• SELECTED PASSAGE
****

As you might expect, this state kicks off the FSM process.

There are a few possible branches in this state.

DB upgrade or fresh start

The "happiest path" is the following: either the ingestion database is empty, so we can start purely from scratch, or the state data in a database is outdated, meaning it needs to be upgraded and so can effectively be started from scratch after catch-up.

This branches differently depending on the last known ledger:

  • If it's newer than the last checkpoint, we need to wait for a new checkpoint to get the latest cumulative data. Note that though we probably could make incremental changes from block to block to the cumulative data, that would be more effort than it's worth relative to just waiting on the next history archive to get dumped. Next state: waitForCheckpoint.

  • If it's older, however, then we can just grok the missing gap (i.e. until the latest checkpoint) and build up (only) the time-series data. Next state: historyRange.

In the other cases (matching last-known and last-checkpoint ledger, or no last-known), next state: build.

Otherwise

If we can't have a clean slate to work with, we need to fix partial state. Specifically,

  • If the last-known ledger is ahead of the last-ingested ledger, then Aurora's cumulative state data is behind its historical time-series data in the database. Here, we'll reset the time-series DB and start over. Next state: start, with lastIngestedLedger == 0.

****

• SOURCE DATA
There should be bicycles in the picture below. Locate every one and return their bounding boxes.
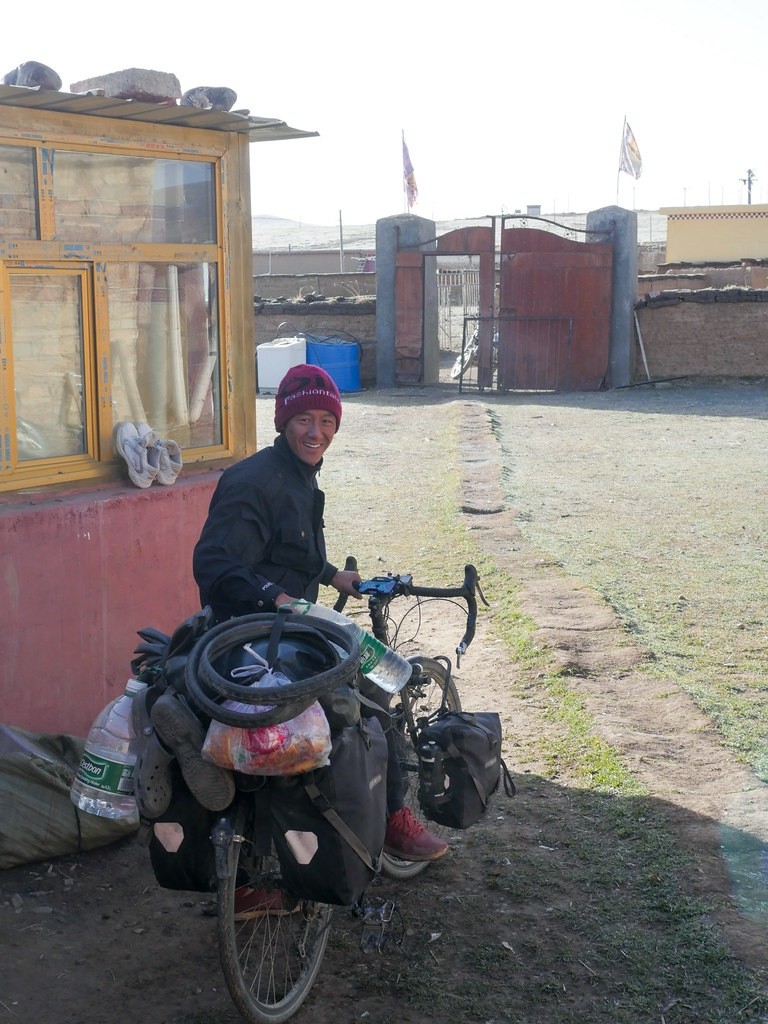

****

• EXERCISE OBJECTIVE
Answer these from the FSM start-state passage:
1. What is the next state when the last known ledger is newer than the last checkpoint?
2. What is the next state when the last known ledger is older than the last checkpoint?
3. What is done to the time-series DB when the last-known ledger is ahead of the last-ingested ledger?
The listing has no connection to the FSM start-state passage.

• SOLUTION
1. waitForCheckpoint
2. historyRange
3. It is reset, and the process starts over in the start state with lastIngestedLedger == 0.